## Data supplied
- - - -

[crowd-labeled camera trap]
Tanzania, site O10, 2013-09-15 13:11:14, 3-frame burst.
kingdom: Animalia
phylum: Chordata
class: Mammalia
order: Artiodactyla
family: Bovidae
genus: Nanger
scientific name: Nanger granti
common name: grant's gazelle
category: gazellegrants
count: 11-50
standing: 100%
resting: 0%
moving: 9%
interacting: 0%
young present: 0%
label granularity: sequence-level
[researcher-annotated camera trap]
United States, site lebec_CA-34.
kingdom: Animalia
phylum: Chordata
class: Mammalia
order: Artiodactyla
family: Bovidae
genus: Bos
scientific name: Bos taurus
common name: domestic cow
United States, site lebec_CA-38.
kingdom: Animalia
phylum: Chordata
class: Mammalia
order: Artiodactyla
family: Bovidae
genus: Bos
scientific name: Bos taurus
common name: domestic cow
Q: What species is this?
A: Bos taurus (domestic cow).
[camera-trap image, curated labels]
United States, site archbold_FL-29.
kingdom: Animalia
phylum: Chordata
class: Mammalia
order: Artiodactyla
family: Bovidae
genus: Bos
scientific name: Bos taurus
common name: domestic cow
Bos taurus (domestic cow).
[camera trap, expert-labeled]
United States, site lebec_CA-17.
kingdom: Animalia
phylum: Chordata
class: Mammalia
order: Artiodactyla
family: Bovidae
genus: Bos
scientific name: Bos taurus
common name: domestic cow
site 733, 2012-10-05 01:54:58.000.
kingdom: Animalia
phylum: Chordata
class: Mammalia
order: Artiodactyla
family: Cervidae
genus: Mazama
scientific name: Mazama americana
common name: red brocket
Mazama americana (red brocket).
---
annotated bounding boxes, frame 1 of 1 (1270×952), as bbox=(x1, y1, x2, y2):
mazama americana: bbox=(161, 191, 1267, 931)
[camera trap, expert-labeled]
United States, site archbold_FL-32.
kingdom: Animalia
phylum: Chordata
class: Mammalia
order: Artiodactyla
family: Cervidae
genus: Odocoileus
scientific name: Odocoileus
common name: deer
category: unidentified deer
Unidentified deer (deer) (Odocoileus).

- - - -

## The problem
Line by line, retype the records with no changes.

## Result of this task
[crowd-labeled camera trap]
Tanzania, site O10, 2013-09-15 13:11:14, 3-frame burst.
kingdom: Animalia
phylum: Chordata
class: Mammalia
order: Artiodactyla
family: Bovidae
genus: Nanger
scientific name: Nanger granti
common name: grant's gazelle
category: gazellegrants
count: 11-50
standing: 100%
resting: 0%
moving: 9%
interacting: 0%
young present: 0%
label granularity: sequence-level
[researcher-annotated camera trap]
United States, site lebec_CA-34.
kingdom: Animalia
phylum: Chordata
class: Mammalia
order: Artiodactyla
family: Bovidae
genus: Bos
scientific name: Bos taurus
common name: domestic cow
United States, site lebec_CA-38.
kingdom: Animalia
phylum: Chordata
class: Mammalia
order: Artiodactyla
family: Bovidae
genus: Bos
scientific name: Bos taurus
common name: domestic cow
Q: What species is this?
A: Bos taurus (domestic cow).
[camera-trap image, curated labels]
United States, site archbold_FL-29.
kingdom: Animalia
phylum: Chordata
class: Mammalia
order: Artiodactyla
family: Bovidae
genus: Bos
scientific name: Bos taurus
common name: domestic cow
Bos taurus (domestic cow).
[camera trap, expert-labeled]
United States, site lebec_CA-17.
kingdom: Animalia
phylum: Chordata
class: Mammalia
order: Artiodactyla
family: Bovidae
genus: Bos
scientific name: Bos taurus
common name: domestic cow
site 733, 2012-10-05 01:54:58.000.
kingdom: Animalia
phylum: Chordata
class: Mammalia
order: Artiodactyla
family: Cervidae
genus: Mazama
scientific name: Mazama americana
common name: red brocket
Mazama americana (red brocket).
---
annotated bounding boxes, frame 1 of 1 (1270×952), as bbox=(x1, y1, x2, y2):
mazama americana: bbox=(161, 191, 1267, 931)
[camera trap, expert-labeled]
United States, site archbold_FL-32.
kingdom: Animalia
phylum: Chordata
class: Mammalia
order: Artiodactyla
family: Cervidae
genus: Odocoileus
scientific name: Odocoileus
common name: deer
category: unidentified deer
Unidentified deer (deer) (Odocoileus).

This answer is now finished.